* DESCRIPTION OF THE TASK: Lay out every line of the records below as a JSON list of strings, one string per line, with blank lines left out.
----------------
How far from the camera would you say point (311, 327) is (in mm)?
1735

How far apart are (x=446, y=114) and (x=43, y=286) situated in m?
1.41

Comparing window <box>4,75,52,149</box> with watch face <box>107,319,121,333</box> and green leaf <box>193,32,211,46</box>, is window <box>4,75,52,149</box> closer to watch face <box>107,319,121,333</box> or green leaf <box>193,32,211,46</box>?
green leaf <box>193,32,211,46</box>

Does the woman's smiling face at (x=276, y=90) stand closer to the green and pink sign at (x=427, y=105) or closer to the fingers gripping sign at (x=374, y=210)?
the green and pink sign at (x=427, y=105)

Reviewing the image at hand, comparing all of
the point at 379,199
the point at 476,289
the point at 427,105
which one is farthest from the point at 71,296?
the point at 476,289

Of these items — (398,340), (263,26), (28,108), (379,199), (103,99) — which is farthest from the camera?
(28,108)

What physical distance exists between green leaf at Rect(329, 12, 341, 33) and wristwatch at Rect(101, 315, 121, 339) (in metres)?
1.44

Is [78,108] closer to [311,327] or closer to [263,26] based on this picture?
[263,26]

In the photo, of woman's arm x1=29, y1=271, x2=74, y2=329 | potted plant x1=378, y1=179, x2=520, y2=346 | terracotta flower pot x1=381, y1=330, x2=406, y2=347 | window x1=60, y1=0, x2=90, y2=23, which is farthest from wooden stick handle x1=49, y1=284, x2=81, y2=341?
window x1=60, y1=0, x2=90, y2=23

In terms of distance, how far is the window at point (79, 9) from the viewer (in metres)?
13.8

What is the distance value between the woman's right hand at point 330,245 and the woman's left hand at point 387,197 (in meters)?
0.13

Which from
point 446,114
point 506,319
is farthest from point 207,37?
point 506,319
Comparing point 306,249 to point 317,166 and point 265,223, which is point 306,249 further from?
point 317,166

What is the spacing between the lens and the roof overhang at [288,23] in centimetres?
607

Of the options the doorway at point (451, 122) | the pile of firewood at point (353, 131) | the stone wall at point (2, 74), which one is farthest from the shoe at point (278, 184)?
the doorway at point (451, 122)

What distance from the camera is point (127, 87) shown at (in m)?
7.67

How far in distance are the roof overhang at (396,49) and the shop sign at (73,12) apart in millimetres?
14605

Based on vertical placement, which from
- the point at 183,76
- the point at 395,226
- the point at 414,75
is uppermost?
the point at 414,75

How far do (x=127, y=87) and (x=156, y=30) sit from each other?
----------------
* RESULT OF THE EXERCISE:
[
  "How far from the camera would you say point (311, 327) is (in mm)?",
  "1735",
  "How far apart are (x=446, y=114) and (x=43, y=286) situated in m?",
  "1.41",
  "Comparing window <box>4,75,52,149</box> with watch face <box>107,319,121,333</box> and green leaf <box>193,32,211,46</box>, is window <box>4,75,52,149</box> closer to watch face <box>107,319,121,333</box> or green leaf <box>193,32,211,46</box>?",
  "green leaf <box>193,32,211,46</box>",
  "Does the woman's smiling face at (x=276, y=90) stand closer to the green and pink sign at (x=427, y=105) or closer to the fingers gripping sign at (x=374, y=210)?",
  "the green and pink sign at (x=427, y=105)",
  "Reviewing the image at hand, comparing all of",
  "the point at 379,199",
  "the point at 476,289",
  "the point at 427,105",
  "which one is farthest from the point at 71,296?",
  "the point at 476,289",
  "Of these items — (398,340), (263,26), (28,108), (379,199), (103,99) — which is farthest from the camera?",
  "(28,108)",
  "What physical distance exists between green leaf at Rect(329, 12, 341, 33) and wristwatch at Rect(101, 315, 121, 339) (in metres)?",
  "1.44",
  "Is [78,108] closer to [311,327] or closer to [263,26] based on this picture?",
  "[263,26]",
  "In the photo, of woman's arm x1=29, y1=271, x2=74, y2=329 | potted plant x1=378, y1=179, x2=520, y2=346 | terracotta flower pot x1=381, y1=330, x2=406, y2=347 | window x1=60, y1=0, x2=90, y2=23, which is farthest from wooden stick handle x1=49, y1=284, x2=81, y2=341?",
  "window x1=60, y1=0, x2=90, y2=23",
  "In terms of distance, how far is the window at point (79, 9) from the viewer (in metres)?",
  "13.8",
  "What is the distance value between the woman's right hand at point 330,245 and the woman's left hand at point 387,197 (in meters)?",
  "0.13",
  "Which from",
  "point 446,114",
  "point 506,319",
  "is farthest from point 207,37?",
  "point 506,319",
  "Comparing point 306,249 to point 317,166 and point 265,223, which is point 306,249 further from?",
  "point 317,166",
  "What is the spacing between the lens and the roof overhang at [288,23] in centimetres?",
  "607",
  "Of the options the doorway at point (451, 122) | the pile of firewood at point (353, 131) | the stone wall at point (2, 74), which one is farthest from the shoe at point (278, 184)?",
  "the doorway at point (451, 122)",
  "What distance from the camera is point (127, 87) shown at (in m)?",
  "7.67",
  "How far in distance are the roof overhang at (396,49) and the shop sign at (73,12) apart in millimetres?",
  "14605",
  "Based on vertical placement, which from",
  "- the point at 183,76",
  "- the point at 395,226",
  "- the point at 414,75",
  "is uppermost?",
  "the point at 414,75",
  "How far do (x=127, y=87) and (x=156, y=30) sit from each other?"
]